Fa parte sempre del gruppo degli inseguitori, ma leggermente più staccato, il Vieste di Franco Cinque. I garganici hanno ormai in tasca il pass per i playoff ma non sembrano avere il passo giusto e soprattutto la continuità per insidiare le prime della classe. Impegno di medio-alta difficoltà per Augelli e compagni che sono ospiti del Mesagne, formazione che lotta per salvarsi e che vorrà conquistare in casa i punti necessari a mantenere la categoria anche il prossimo anno.

Inserito in un limbo di tranquillità ma anche di poche ambizioni, ritroviamo il Trani. I biancazzurri hanno archiviato anzitempo la pratica salvezza (manca giusto qualche punto per stare tranquilli) e ciò era l’obiettivo di inizio stagione. I ragazzi di Zinfollino però avevano cullato per qualche settimana un incredibile rimonta in zona playoff che però ha rallentato molto ultimamente portando i tranesi a ben 9 punti dal Vieste. L’impegno di domani a Castellaneta (ore 15.30) è un impegno particolare: i tarantini hanno vissuto una settimana di fuoco con le dimissioni in serie di Lippolis, Piarulli e Guardascione con solo quelle del dirigente ex Mola che sono state accettate. Il clima, insomma, in casa Castellaneta non è dei più sereni e la vista col Trani potrebbe dire molto sul futuro in campionato.

In attesa di capire se il 3-0 rifilato al Novoli verrà convalidato (la società leccese ha sporto reclamo dopo i fatti successi prima dell’incontro), il Bitonto di Pettinicchio è di scena nel derby barese a Locorotondo. La squadra di D’Ermilio dopo un filotto positivo è ripiombato nelle sabbie mobili della classifica e per i neroverdi è un occasione ghiotta per chiudere il discorso salvezza una volta per tutte. La squadra ospite può contare su un attacco davvero importante, se consideriamo il solo obiettivo salvezza, con un Tedesco, Terrone e Manzari che rappresentano delle frecce davvero pericolose (i primi due sono andati a segno contro il Novoli mentre il terzo vivrà una gara da ex).

Dopo i fattacci di cui parlavamo prima, il Novoli di Schipa affronta in trasferta un’altra barese ossia il Molfetta. Al “Poli” si scontrano due formazioni che sono in una posizione pseudo-tranquilla. I biancorossi di Lanza sono a quota 32 mentre i rossoblù a 34. La gara potrebbe essere divertente ma occhio ad un eventuale sconfitta che, soprattutto per i padroni di casa, potrebbe far suonare un campanello d’allarme.

Proverà a dare continuità un impresa che appariva disperata, qualche settimana fa, il Grottaglie. I tarantini che sembravano ormai condannati ad una retrocessione certa hanno rimesso tutto in discussione andando a vincere a Castellaneta. Domenica Radicchio e compagni ricevono un Mola che ormai ha raggiunto il suo obiettivo stagionale. Nella gara del “D’Amuri” potrebbero farle da padroni le motivazioni che sono tutte a favore dei padroni di casa che appaiono paradossalmente favoriti.

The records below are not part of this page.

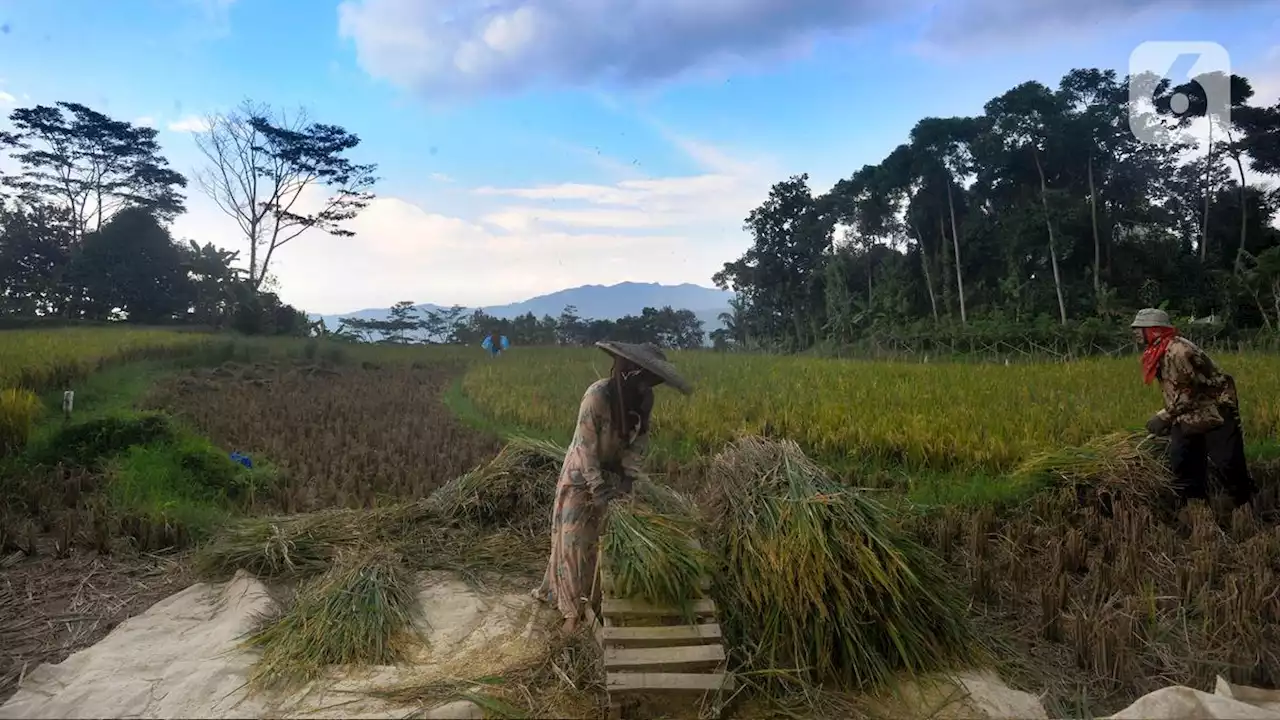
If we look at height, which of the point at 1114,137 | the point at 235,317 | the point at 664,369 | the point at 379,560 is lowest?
the point at 379,560

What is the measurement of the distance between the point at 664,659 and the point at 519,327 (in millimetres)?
31437

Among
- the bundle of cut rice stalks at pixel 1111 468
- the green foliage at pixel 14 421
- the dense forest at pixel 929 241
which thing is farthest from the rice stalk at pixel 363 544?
the dense forest at pixel 929 241

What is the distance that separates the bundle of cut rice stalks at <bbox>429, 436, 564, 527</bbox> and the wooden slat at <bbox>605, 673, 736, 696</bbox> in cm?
245

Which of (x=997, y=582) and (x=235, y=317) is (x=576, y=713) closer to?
(x=997, y=582)

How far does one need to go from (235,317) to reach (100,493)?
69.8 ft

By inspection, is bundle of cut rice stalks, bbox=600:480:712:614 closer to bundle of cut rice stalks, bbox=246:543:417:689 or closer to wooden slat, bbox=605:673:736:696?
wooden slat, bbox=605:673:736:696

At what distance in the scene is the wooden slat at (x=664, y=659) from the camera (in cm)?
301

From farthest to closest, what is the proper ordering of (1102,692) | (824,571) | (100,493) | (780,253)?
(780,253)
(100,493)
(1102,692)
(824,571)

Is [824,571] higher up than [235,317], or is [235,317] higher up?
[235,317]

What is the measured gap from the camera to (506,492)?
5.49 meters

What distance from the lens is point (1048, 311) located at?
24.2 m

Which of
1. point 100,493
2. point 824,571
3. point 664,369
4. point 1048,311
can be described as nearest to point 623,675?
point 824,571

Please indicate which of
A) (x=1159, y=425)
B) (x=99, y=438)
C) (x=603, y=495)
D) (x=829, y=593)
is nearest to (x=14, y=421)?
(x=99, y=438)

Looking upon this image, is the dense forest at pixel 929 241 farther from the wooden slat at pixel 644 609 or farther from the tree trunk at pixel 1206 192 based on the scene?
the wooden slat at pixel 644 609
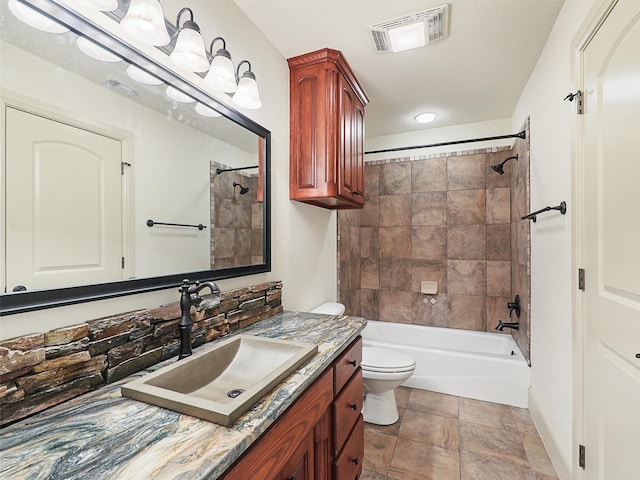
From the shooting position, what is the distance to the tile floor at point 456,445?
1.65m

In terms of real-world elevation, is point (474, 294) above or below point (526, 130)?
below

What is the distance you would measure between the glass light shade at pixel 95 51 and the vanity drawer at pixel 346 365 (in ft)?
4.28

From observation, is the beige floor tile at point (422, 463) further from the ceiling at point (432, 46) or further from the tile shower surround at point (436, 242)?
the ceiling at point (432, 46)

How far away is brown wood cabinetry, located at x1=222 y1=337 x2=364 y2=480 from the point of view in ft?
2.41

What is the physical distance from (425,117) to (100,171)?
2838 millimetres

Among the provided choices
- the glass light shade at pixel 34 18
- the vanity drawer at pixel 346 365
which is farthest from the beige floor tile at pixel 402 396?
the glass light shade at pixel 34 18

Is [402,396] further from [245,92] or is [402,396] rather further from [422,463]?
[245,92]

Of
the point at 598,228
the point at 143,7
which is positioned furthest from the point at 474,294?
the point at 143,7

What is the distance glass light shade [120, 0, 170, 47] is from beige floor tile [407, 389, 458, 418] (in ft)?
8.70

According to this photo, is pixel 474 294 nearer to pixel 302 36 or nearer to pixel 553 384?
pixel 553 384

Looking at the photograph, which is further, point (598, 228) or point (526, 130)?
point (526, 130)

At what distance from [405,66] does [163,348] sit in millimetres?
2180

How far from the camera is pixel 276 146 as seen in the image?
184 centimetres

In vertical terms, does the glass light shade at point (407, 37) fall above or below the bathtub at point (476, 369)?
above
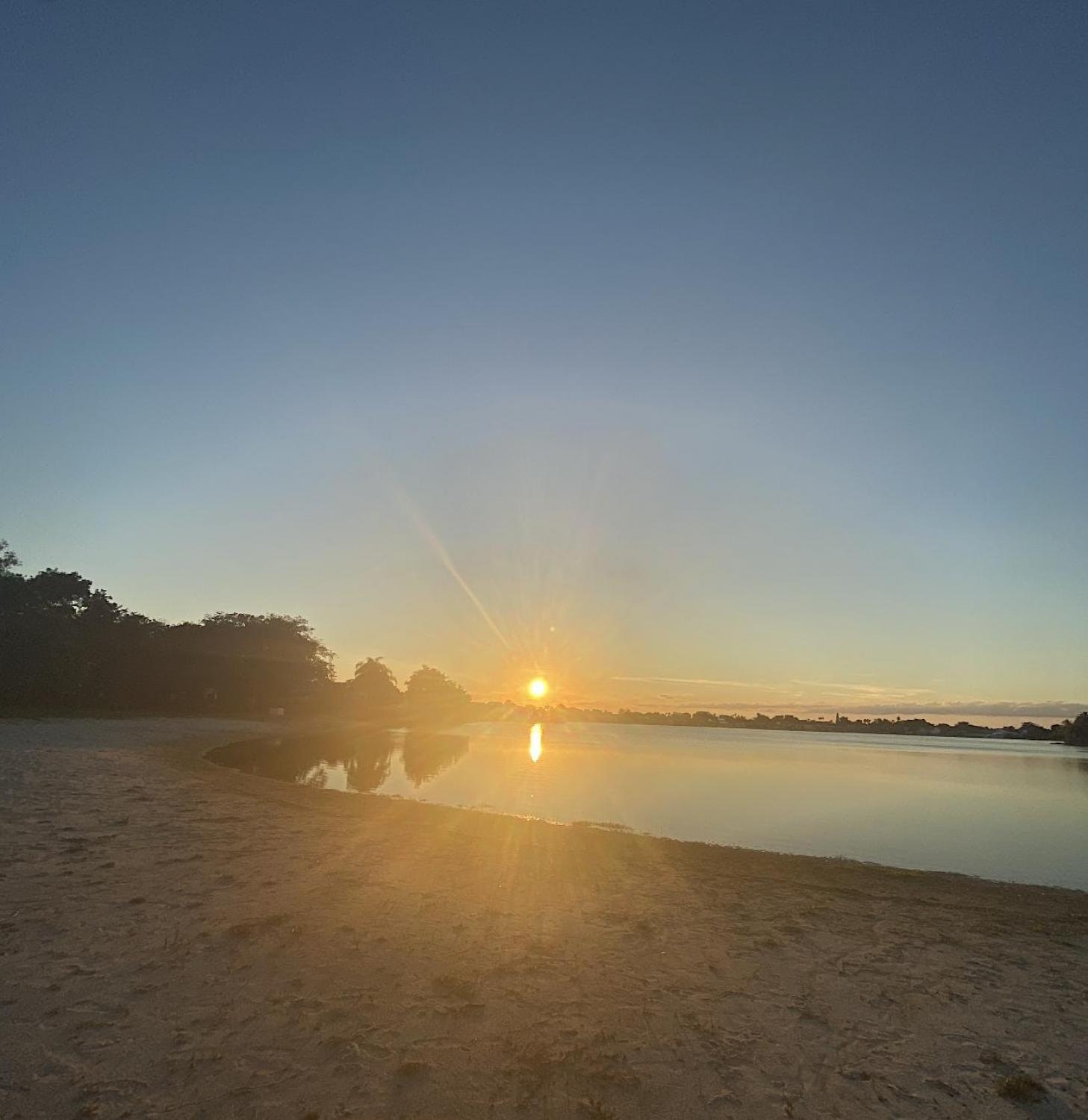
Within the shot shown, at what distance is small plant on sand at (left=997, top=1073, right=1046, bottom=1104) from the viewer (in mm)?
6297

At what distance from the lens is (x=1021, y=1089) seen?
6.38 m

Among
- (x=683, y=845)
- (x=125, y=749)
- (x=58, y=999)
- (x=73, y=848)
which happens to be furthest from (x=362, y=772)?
(x=58, y=999)

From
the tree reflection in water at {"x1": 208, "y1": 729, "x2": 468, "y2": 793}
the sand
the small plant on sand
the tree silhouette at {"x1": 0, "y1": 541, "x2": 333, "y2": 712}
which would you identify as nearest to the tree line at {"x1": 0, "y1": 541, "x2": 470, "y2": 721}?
the tree silhouette at {"x1": 0, "y1": 541, "x2": 333, "y2": 712}

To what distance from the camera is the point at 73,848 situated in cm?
1241

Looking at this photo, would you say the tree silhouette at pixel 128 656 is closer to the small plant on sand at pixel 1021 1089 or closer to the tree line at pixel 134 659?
the tree line at pixel 134 659

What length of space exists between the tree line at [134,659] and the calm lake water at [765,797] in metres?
23.1

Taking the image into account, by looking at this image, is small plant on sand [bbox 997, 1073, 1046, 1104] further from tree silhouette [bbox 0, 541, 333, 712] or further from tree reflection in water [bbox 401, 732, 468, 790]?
tree silhouette [bbox 0, 541, 333, 712]

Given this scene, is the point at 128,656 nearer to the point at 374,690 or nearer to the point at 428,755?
the point at 428,755

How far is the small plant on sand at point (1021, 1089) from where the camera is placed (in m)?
6.30

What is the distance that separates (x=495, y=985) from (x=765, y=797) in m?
32.1

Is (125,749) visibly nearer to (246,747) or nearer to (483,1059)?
(246,747)

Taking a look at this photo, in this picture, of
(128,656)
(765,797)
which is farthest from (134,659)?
(765,797)

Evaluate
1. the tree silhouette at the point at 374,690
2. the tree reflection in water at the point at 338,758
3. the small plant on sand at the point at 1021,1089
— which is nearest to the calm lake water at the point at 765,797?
the tree reflection in water at the point at 338,758

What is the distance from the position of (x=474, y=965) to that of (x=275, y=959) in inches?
98.4
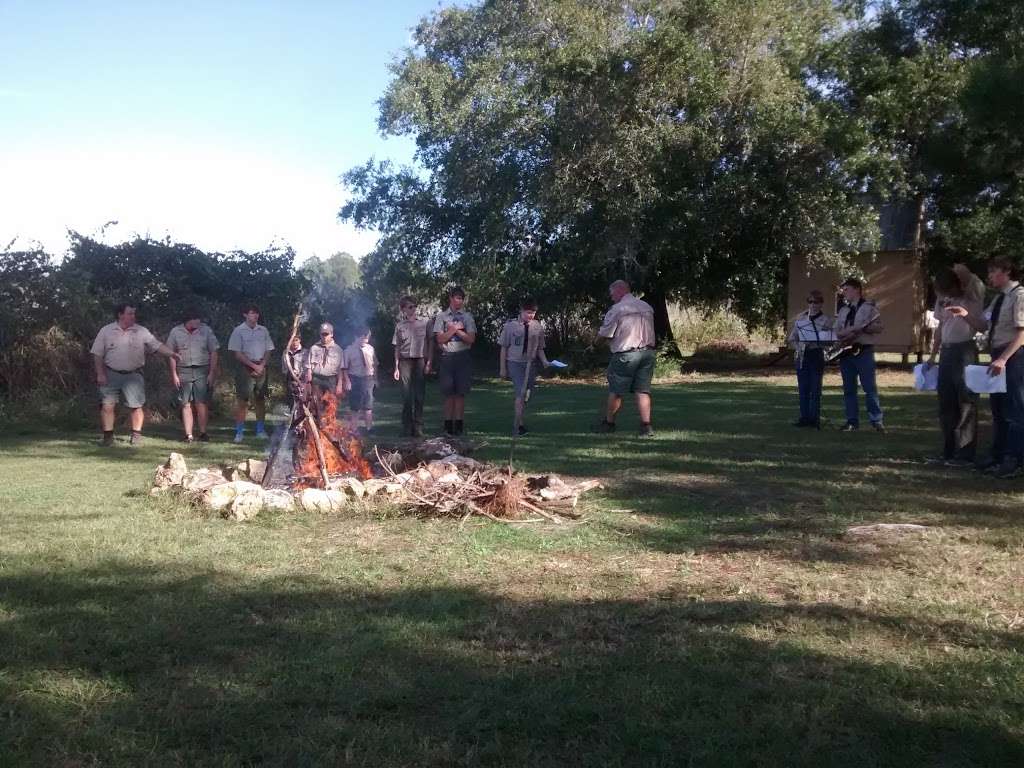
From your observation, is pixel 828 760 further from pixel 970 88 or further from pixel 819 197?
pixel 819 197

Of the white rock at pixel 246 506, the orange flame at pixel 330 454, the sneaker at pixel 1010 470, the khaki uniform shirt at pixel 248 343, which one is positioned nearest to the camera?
the white rock at pixel 246 506

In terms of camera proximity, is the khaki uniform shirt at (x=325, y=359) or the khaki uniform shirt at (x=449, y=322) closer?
the khaki uniform shirt at (x=325, y=359)

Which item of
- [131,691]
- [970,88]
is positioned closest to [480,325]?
[970,88]

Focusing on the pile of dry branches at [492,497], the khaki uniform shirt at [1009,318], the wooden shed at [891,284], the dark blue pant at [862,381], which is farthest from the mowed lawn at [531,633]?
the wooden shed at [891,284]

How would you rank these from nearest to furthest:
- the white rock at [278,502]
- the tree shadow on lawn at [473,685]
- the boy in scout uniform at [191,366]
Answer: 1. the tree shadow on lawn at [473,685]
2. the white rock at [278,502]
3. the boy in scout uniform at [191,366]

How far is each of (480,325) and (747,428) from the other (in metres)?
13.3

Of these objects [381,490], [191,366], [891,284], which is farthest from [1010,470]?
[891,284]

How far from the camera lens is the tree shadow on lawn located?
3018mm

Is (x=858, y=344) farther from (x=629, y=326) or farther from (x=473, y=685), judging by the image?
(x=473, y=685)

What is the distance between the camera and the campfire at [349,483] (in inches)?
258

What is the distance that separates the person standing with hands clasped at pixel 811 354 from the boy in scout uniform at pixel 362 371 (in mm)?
5077

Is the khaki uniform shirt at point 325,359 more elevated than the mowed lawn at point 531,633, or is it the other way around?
the khaki uniform shirt at point 325,359

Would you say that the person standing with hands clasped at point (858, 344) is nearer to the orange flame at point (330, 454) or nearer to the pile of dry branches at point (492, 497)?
the pile of dry branches at point (492, 497)

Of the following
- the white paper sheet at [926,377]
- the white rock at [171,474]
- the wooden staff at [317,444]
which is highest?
the white paper sheet at [926,377]
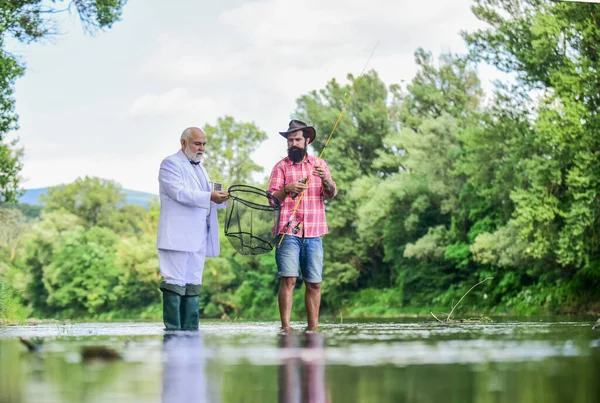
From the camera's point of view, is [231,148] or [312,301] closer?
Answer: [312,301]

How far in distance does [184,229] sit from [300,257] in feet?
3.76

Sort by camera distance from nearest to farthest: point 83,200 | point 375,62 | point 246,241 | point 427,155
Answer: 1. point 246,241
2. point 427,155
3. point 375,62
4. point 83,200

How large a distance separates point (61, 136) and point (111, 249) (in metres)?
12.4

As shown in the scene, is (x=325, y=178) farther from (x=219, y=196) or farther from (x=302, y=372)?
(x=302, y=372)

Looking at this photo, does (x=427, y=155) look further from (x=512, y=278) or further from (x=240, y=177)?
(x=240, y=177)

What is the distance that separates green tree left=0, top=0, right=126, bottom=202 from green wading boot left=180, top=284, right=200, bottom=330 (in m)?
11.6

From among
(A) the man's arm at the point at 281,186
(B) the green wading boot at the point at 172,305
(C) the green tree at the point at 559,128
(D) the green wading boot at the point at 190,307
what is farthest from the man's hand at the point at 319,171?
(C) the green tree at the point at 559,128

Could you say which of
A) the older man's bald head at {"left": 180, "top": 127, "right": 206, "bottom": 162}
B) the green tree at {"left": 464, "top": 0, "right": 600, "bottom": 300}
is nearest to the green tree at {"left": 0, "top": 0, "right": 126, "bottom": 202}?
the green tree at {"left": 464, "top": 0, "right": 600, "bottom": 300}

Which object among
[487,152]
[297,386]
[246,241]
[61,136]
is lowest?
[297,386]

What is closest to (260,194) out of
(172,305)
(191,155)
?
(191,155)

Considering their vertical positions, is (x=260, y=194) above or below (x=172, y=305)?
above

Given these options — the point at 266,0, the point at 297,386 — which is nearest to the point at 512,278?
the point at 266,0

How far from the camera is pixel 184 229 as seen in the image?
8.02 meters

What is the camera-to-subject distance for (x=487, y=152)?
2981cm
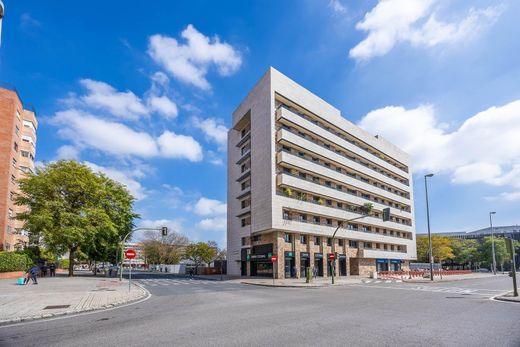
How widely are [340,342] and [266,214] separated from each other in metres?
32.4

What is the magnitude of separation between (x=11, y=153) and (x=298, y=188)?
134ft

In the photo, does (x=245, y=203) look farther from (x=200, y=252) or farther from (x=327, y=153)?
(x=200, y=252)

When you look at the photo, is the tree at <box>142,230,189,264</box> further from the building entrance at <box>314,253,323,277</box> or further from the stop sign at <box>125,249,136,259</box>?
the stop sign at <box>125,249,136,259</box>

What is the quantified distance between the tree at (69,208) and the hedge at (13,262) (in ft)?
9.86

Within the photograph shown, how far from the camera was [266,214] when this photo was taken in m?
39.6

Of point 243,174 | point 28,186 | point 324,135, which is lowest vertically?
point 28,186

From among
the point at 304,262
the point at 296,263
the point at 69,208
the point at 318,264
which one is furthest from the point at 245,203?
the point at 69,208

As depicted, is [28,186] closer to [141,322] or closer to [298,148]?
[298,148]

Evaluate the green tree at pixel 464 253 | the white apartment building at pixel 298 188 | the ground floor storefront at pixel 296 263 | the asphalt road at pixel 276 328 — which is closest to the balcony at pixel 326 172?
the white apartment building at pixel 298 188

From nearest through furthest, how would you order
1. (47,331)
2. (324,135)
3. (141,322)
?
1. (47,331)
2. (141,322)
3. (324,135)

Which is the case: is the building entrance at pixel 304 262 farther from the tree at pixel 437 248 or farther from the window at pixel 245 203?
the tree at pixel 437 248

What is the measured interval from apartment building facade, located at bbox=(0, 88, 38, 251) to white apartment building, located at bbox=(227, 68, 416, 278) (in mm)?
27864

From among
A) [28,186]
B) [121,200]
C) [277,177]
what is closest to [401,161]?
[277,177]

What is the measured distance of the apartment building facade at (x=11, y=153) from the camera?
4512cm
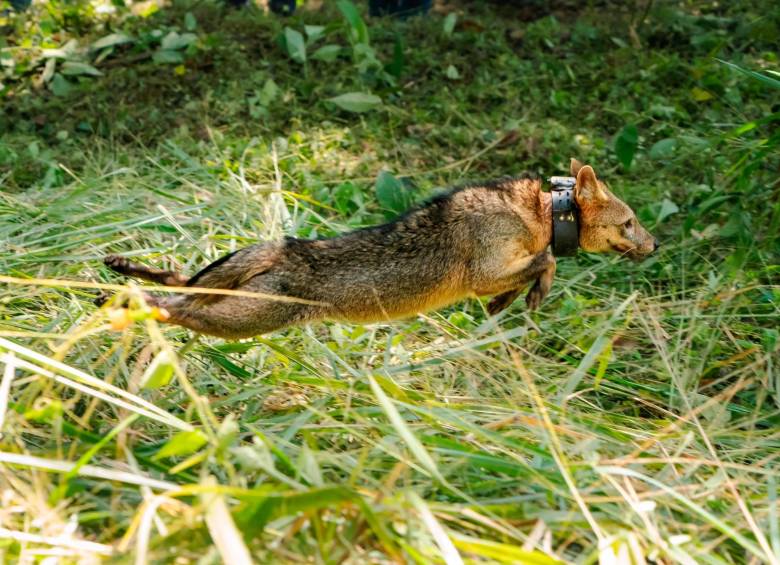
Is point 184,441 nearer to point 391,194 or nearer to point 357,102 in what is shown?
point 391,194

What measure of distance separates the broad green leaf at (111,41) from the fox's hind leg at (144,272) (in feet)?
13.1

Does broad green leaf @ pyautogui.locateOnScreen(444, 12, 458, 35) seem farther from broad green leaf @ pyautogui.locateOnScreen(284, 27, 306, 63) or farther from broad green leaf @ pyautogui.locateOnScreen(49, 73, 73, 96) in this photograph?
broad green leaf @ pyautogui.locateOnScreen(49, 73, 73, 96)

Chiude il programma domenicale, la sfida tra Otranto e Unione Calcio Bisceglie. La sfida tra le compagini di Salvadore e Bitetto metterà di fronte due formazioni che veleggiano in centro-bassa classifica. La squadra salentina arriva alla sfida affamata di punti con un bottino che dice di una sola vittoria (datata 31 gennaio contro l’Hellas Taranto) e di 3 sconfitte consecutive che hanno fatto sprofondare Villani e soci nella lotta salvezza. La squadra, comunque, non molla e anche nell’ultima uscita ad Altamura ha, si perso, ma giocandosela alla pari con il ben più quotato avversario. L’Unione invece pian pianino si sta avviando alla salvezza: nell’ultima uscita è arrivato un pari interno col Leverano che ha fatto male ai biancazzurri che potevano tranquillamente vincere (rigore fallito da Ferrante e superiorità numerica per gran parte del match).